JustMoney: Visit www.justmoney.co.za, click “Join/Log in”, and create an account if you haven’t already done so. Once logged in, click on the “Credit Report” tab in the top menu, then navigate to the button at the bottom of the page that notes “you can log a dispute here”.

Be cautious when logging disputes. If your dispute is found to be invalid, your credit record will be left as is, and the false dispute will be noted on your report.

If you do log a dispute but you’re unsatisfied with its outcome, you can contact the National Financial Ombudsman or the National Credit Regulator.

Your rights when it comes to credit

The National Credit Regulator (NCR), established under auspices of the National Credit Act No 34 of 2005, is responsible for the regulation of the South African credit industry. This includes preventing creditors from taking advantage of consumers.

South African adults have the right to apply for credit, but credit providers also have the right to reject an application if they believe there’s a risk of default. However, this doesn’t mean they are allowed to discriminate against consumers when drawing up a credit agreement.

Credit providers may be asked to explain in writing why a consumer was refused credit, offered a lower credit bracket, or denied a credit card renewal, for example. However, they’re within their rights not to extend credit to minors or adults who don’t have legal capacity.

The industry no longer “blacklists” individuals, says Ryan Smith, head of analytics at XDS. “Both positive and negative information about consumers is shared, so lenders can make the best possible decision and provide consumers with the best products for which they qualify,” he explains.

If you believe you’ve been discriminated against, contact the National Credit Regulator, which will refer your complaint to the Equality Court if it appears to be valid.

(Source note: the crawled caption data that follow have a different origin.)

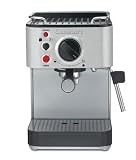 Cuisinart Manual Espresso Maker EM-100C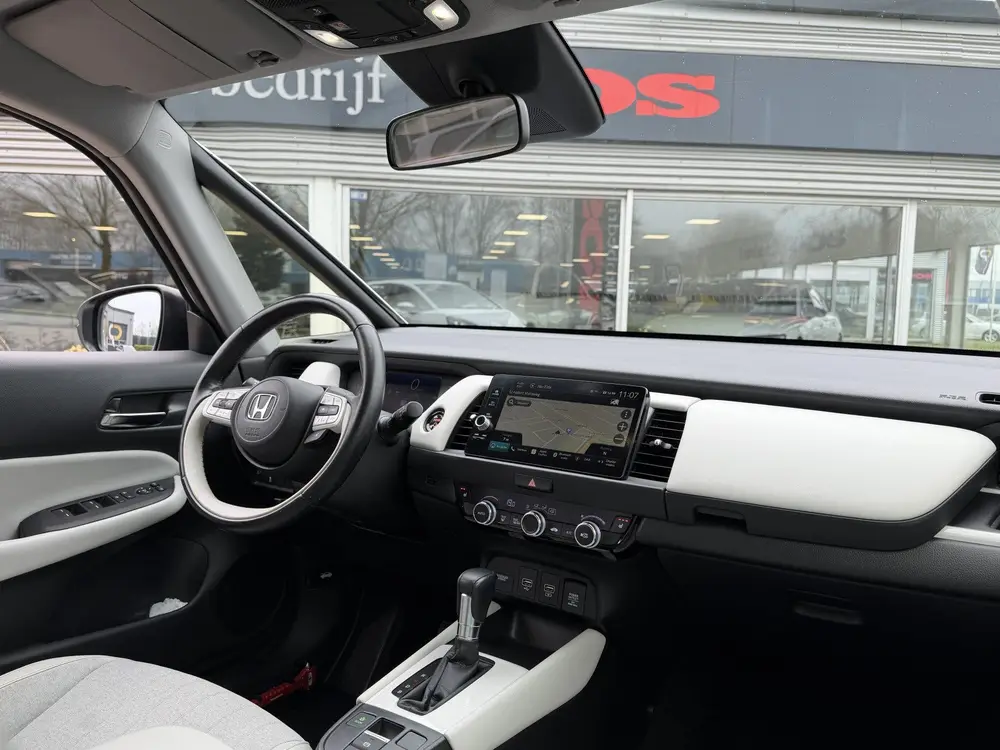 Honda Jazz 1.5 e:HEV Executive | Keyless | Stuurverwarming | uit 2022, foto 6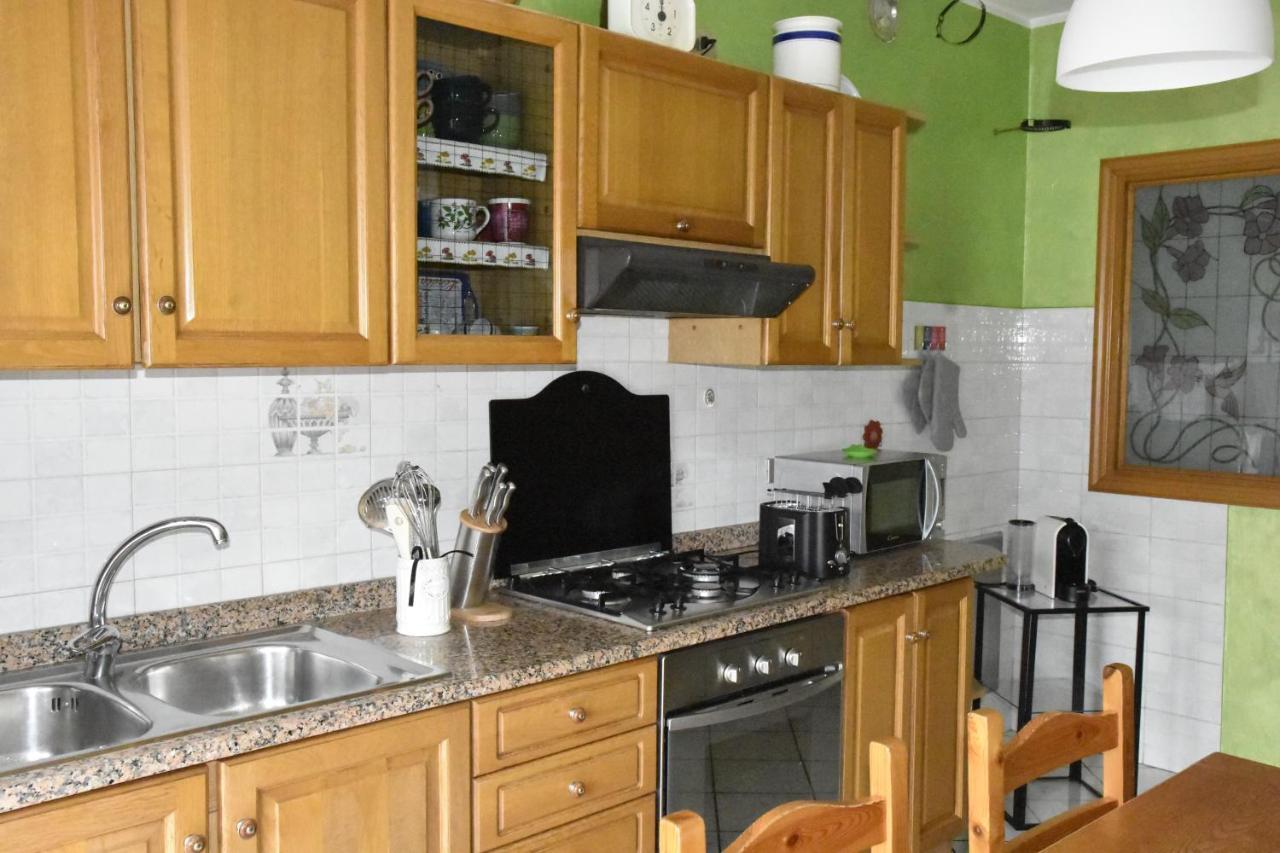 Casa Vacanza Dolcevita Averara Eksteriør bilde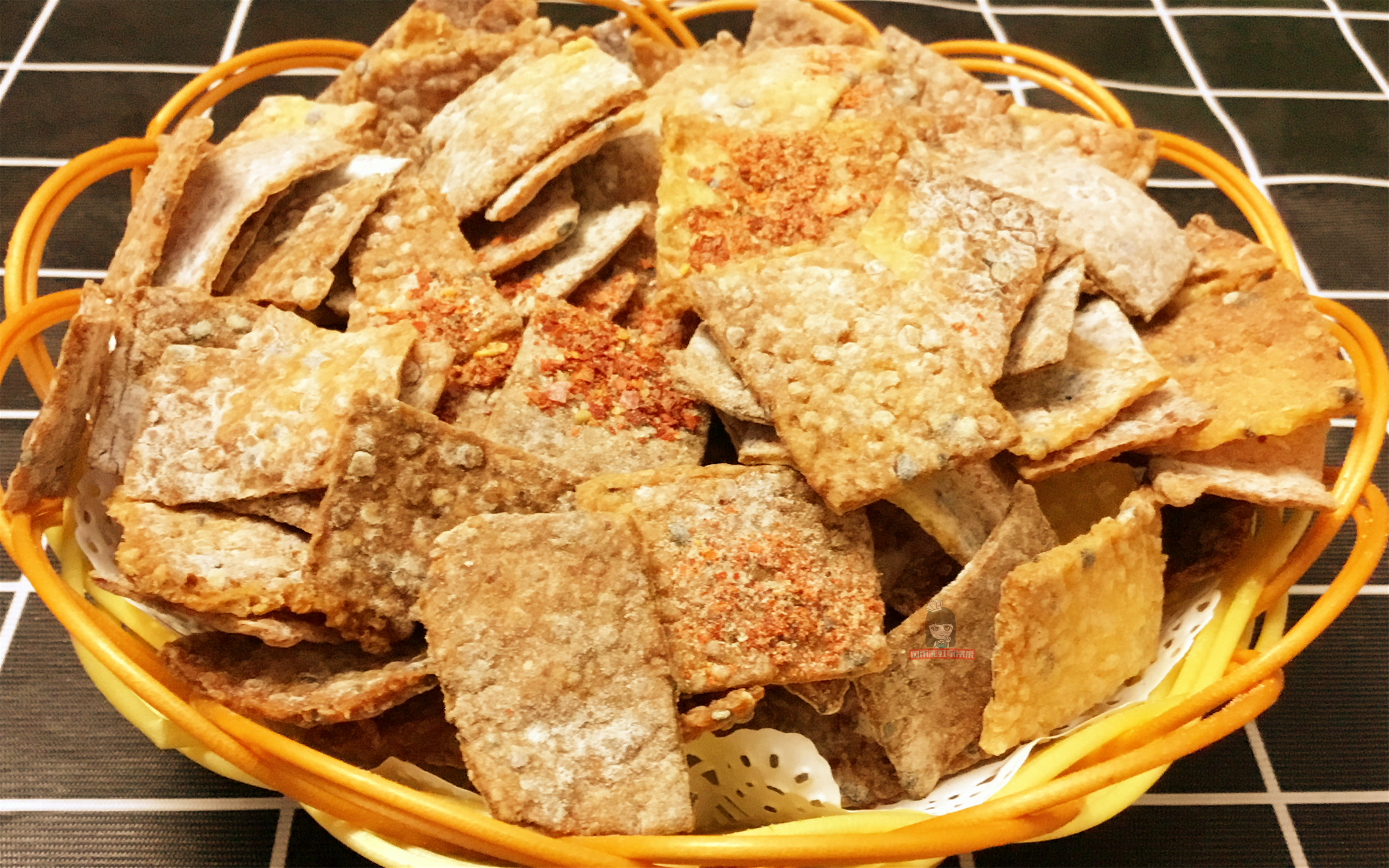 用一点小米怎么做小米锅巴,一碗小米教你做出好吃的米饼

What if you can’t make your payments?

When you apply for credit, you may be required to take out credit life cover. This condition will be included in the terms and conditions of your contract with your credit provider.

However, many South Africans are unaware that they’re paying for this cover, so may miss out on its benefits.

Credit life cover steps in to cover your monthly instalments if you become disabled, face a serious illness, are retrenched, or pass away – protecting you, your creditors, and your nominated beneficiaries from unforeseeable circumstances.

If you’re unable to pay your account, contact your credit provider and ask if your instalments can be adjusted. Alternatively, if you’re overindebted, meaning you have more debt than you can afford to pay, consider applying for debt counselling to help protect your credit score. Credit bureaus aren’t allowed to add any additional negative information to your credit profile while you’re under debt review.

The sooner you address your debt, the sooner you can start rebuilding your credit score.

Common myths about credit scores

Myth 1: Checking your credit score lowers it

You can view your credit score and report at any time without triggering any effect on your score, says Shashika Dhurup, director of product management at TransUnion. 

This sort of check is known as a “soft” enquiry and has no impact on your score. However, a “hard enquiry”, for example, when a lender checks your report when you apply for a loan, can affect your score.

Myth 2: Closing old accounts improves your score

Closing an old account can hurt your credit score, by lowering the average age of your credit accounts. This is because having longstanding accounts indicates reliability. It can also reduce your total available credit, which may increase the ratio of credit you use compared to your available credit; and, as a result, negatively affect your score.

Myth 3: Only bad credit affects your score

Dhurup notes that positive credit behaviour also has a significant influence on your credit score. 

Paying your bills on time, avoiding running up excessive debt, and keeping your credit utilisation ratio low, all contribute to a healthy credit score. Overall, your best strategy is to cultivate good long-term financial habits.

Having a good credit score may mean that you’re eligible for a personal loan. This can be a great help if you face unexpected expenses.